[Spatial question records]
________________________________________

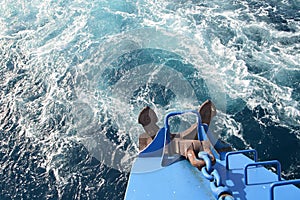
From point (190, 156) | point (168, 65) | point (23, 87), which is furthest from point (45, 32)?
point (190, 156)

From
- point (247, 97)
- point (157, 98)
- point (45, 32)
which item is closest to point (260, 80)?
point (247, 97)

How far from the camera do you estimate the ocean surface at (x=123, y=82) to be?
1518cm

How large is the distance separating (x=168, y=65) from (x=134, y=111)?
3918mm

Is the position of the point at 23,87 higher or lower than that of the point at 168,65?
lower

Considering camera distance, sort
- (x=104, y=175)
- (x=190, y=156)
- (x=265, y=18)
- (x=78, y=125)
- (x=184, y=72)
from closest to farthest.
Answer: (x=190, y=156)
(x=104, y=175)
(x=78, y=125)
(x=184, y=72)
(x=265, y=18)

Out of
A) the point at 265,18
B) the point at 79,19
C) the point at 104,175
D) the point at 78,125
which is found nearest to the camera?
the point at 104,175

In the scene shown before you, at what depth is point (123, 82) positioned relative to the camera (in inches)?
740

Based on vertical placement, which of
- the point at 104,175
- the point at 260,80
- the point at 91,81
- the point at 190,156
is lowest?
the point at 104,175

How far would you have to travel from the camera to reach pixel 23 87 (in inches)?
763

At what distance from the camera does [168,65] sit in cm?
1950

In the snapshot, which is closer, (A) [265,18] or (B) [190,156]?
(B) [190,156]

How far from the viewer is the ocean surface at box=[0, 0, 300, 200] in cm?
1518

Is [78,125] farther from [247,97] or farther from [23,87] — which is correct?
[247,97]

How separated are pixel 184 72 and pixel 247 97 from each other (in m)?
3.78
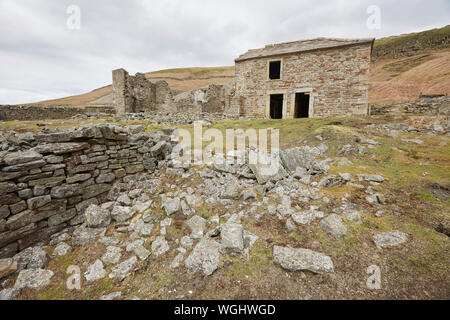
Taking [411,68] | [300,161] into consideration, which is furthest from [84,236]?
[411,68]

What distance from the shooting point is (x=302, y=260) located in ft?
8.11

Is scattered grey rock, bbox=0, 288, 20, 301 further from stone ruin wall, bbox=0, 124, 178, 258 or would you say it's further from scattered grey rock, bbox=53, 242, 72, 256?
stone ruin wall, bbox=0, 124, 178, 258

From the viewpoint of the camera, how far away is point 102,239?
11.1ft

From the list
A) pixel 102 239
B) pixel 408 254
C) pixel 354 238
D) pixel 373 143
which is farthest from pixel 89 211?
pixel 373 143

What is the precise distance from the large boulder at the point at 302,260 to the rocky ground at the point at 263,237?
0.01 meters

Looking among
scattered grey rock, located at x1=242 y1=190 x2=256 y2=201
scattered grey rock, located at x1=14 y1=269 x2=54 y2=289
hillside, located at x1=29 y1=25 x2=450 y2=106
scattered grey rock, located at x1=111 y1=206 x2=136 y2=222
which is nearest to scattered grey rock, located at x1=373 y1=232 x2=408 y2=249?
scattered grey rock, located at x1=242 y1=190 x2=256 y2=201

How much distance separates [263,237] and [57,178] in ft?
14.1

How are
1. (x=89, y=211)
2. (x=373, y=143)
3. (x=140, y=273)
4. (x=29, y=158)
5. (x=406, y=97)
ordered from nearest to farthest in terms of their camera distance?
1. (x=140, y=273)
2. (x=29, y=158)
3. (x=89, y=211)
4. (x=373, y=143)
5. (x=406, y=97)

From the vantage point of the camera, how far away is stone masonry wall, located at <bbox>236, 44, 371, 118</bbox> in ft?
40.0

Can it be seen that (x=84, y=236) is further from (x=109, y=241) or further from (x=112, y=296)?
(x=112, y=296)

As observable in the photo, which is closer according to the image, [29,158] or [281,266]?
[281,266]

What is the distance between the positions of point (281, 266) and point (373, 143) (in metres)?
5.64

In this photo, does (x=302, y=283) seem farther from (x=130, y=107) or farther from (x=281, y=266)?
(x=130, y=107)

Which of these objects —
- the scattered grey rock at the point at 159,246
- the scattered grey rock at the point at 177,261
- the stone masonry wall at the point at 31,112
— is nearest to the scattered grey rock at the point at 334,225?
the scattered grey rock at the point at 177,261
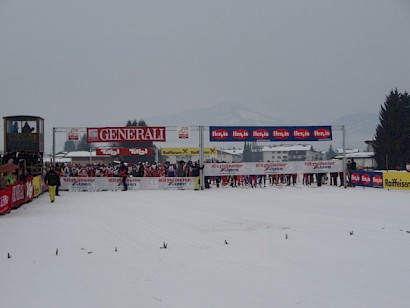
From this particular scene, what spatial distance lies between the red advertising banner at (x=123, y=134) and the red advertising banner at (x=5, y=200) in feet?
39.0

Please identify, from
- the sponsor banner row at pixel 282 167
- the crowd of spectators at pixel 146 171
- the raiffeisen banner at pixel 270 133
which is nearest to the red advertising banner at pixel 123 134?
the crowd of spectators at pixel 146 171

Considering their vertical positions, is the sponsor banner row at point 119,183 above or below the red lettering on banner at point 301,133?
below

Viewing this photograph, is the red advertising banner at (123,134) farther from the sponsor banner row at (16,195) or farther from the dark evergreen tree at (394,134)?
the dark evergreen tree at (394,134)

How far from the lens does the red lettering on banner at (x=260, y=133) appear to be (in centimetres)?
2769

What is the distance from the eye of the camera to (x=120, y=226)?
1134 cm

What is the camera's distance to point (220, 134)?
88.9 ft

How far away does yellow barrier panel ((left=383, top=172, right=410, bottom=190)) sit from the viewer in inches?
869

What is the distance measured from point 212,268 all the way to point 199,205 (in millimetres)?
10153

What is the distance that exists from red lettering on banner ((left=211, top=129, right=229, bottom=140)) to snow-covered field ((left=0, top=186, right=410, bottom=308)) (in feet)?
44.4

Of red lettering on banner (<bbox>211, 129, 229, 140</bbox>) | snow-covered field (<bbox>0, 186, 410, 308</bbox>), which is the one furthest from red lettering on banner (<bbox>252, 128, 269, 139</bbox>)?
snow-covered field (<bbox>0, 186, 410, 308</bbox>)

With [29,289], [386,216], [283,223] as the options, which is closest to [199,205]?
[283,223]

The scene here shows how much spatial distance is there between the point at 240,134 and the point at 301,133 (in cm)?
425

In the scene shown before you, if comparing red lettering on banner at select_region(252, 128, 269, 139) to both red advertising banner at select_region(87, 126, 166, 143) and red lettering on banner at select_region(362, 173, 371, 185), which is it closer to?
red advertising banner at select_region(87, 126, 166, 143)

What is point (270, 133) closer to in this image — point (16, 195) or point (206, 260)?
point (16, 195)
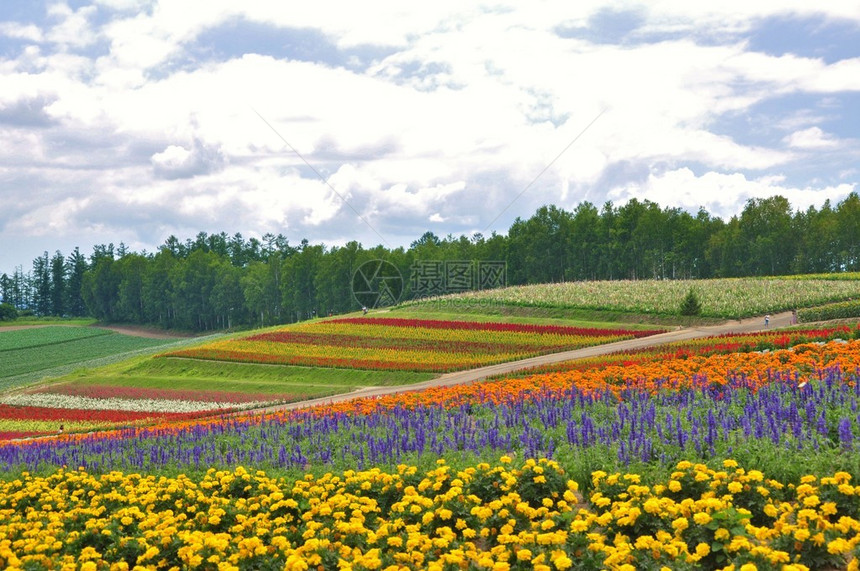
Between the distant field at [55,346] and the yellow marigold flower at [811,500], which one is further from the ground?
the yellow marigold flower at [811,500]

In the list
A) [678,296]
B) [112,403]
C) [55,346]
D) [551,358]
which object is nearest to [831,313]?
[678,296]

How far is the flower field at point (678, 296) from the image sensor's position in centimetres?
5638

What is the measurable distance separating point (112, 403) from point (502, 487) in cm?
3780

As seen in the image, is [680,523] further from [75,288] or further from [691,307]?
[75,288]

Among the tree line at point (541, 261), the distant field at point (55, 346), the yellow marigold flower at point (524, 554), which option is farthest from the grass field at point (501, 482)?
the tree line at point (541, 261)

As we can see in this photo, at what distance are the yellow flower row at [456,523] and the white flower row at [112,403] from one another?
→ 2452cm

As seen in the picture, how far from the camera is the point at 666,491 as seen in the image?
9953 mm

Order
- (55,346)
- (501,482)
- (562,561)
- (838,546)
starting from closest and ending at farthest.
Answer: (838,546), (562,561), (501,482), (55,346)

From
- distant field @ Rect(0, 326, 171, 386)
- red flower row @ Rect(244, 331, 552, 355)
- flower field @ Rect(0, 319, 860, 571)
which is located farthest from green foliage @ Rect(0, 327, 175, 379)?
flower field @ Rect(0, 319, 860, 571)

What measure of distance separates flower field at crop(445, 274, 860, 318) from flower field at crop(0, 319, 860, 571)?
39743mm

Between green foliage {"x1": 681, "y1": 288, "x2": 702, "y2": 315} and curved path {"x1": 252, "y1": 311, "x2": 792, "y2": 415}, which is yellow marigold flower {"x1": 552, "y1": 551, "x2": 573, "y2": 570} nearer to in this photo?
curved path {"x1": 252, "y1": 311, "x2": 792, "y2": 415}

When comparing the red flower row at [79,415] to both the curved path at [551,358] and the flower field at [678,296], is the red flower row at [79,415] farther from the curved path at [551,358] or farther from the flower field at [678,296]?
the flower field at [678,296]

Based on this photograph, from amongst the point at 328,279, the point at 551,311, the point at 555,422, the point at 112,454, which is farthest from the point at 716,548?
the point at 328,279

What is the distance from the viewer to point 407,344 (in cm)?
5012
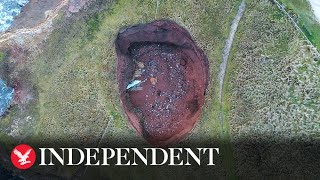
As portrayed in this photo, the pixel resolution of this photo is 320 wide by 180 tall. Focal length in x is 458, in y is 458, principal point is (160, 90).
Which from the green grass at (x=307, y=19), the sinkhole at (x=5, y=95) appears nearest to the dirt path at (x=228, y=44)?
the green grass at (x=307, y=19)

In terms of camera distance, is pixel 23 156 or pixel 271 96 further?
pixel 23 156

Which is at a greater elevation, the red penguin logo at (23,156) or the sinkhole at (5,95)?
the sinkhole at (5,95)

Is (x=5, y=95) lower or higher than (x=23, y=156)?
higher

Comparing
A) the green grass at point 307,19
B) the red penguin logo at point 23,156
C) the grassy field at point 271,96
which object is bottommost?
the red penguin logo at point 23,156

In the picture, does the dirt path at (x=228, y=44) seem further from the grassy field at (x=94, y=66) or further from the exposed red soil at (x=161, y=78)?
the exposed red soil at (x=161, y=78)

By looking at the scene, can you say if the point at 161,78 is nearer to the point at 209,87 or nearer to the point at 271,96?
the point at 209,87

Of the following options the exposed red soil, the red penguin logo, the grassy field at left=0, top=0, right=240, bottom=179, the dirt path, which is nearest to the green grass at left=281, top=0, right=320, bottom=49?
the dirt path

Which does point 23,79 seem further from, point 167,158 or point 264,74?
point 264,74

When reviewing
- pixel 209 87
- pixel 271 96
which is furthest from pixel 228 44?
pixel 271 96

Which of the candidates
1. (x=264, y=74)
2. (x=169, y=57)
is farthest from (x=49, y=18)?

________________________________________

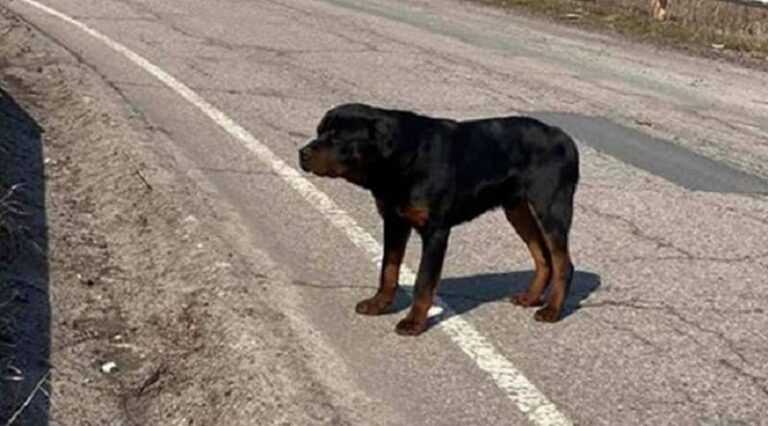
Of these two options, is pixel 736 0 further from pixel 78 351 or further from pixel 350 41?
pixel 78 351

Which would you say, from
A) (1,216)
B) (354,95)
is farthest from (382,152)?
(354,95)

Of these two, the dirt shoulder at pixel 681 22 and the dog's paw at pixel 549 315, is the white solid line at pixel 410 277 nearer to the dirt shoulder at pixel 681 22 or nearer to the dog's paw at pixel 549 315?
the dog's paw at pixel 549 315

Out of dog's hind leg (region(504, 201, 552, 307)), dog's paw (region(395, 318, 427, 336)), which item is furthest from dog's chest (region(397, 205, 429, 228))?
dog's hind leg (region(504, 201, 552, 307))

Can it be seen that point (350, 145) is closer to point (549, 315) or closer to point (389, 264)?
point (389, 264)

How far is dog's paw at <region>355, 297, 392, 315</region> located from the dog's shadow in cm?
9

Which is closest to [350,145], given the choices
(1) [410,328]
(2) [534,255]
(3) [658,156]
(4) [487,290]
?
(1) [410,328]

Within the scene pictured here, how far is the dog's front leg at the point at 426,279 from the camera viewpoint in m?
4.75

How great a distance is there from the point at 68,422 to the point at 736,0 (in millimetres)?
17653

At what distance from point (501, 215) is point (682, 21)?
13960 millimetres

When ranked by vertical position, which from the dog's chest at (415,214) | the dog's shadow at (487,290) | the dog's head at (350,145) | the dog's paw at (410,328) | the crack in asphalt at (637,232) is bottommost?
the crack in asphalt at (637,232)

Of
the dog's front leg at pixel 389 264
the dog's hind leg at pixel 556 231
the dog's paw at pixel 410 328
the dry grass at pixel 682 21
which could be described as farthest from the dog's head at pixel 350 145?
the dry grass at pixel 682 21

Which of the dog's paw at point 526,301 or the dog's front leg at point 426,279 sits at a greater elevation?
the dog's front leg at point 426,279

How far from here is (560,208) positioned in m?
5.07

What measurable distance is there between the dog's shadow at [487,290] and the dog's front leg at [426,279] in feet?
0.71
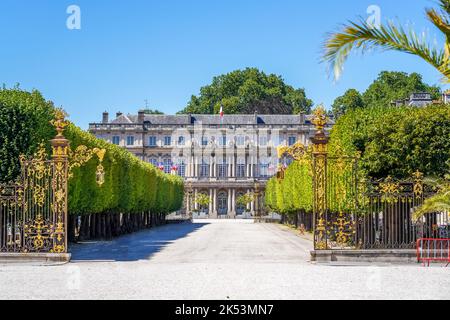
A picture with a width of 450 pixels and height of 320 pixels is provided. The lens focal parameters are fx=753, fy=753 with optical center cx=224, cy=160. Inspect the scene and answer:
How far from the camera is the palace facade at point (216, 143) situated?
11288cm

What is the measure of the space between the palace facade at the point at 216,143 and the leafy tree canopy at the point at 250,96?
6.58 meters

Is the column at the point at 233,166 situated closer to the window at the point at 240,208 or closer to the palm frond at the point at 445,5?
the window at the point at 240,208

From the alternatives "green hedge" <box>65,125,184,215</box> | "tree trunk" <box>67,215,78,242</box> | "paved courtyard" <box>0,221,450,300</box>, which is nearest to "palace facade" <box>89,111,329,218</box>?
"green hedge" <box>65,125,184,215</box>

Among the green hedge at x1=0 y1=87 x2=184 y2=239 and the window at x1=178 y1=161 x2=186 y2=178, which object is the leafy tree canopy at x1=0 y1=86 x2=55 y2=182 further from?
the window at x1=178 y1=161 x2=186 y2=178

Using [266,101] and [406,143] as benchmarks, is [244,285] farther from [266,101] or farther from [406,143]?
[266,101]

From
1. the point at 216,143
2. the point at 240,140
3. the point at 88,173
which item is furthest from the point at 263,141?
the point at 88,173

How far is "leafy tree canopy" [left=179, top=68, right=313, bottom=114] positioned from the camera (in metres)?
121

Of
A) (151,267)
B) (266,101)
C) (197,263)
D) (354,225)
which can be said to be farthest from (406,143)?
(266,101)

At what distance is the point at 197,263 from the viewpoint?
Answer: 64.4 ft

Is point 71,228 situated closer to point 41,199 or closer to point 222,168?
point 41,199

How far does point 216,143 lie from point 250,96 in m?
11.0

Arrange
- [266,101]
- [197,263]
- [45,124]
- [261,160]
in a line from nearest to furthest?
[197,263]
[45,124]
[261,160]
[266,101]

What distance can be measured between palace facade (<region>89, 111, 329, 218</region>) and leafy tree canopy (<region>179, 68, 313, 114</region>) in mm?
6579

________________________________________

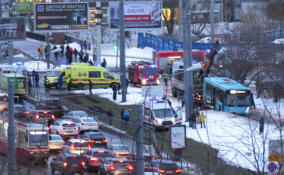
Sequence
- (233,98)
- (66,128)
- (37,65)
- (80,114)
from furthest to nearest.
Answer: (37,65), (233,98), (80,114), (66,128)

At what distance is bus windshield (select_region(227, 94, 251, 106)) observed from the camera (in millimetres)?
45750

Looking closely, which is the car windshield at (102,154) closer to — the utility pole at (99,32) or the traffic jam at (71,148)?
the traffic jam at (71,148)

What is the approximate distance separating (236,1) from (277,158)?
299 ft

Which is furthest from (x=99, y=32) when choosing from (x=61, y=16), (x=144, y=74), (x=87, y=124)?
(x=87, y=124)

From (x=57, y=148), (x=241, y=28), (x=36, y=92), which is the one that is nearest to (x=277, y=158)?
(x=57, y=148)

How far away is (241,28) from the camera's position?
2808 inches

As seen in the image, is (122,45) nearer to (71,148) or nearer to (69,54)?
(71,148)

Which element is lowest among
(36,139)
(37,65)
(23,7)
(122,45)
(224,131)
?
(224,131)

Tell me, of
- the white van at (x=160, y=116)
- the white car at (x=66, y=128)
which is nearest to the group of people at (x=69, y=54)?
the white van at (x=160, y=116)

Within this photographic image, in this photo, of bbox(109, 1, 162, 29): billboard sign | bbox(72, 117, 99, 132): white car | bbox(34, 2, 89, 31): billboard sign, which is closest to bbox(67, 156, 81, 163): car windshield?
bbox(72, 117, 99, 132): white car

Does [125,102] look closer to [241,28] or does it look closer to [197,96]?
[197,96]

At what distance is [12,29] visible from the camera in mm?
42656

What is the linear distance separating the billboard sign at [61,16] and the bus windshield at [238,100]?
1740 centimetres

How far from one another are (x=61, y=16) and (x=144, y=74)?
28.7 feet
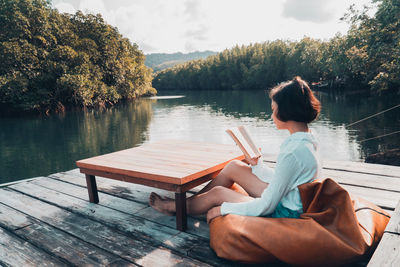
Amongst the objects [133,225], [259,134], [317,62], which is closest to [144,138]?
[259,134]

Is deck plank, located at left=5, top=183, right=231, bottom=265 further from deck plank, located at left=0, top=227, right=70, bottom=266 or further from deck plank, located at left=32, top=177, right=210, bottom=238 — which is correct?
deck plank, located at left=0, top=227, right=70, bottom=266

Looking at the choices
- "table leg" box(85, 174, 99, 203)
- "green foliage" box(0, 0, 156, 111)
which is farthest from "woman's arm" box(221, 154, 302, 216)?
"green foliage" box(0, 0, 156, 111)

________________________________________

— Your goal —
Report each line of the listing that contains the string "measurable".

— Completed exercise —
What is the measurable distance separating point (112, 403) from point (502, 487) in cm?
What measurable distance is there between the dog's shadow at [487,290] and the dog's front leg at [426,279] in feet?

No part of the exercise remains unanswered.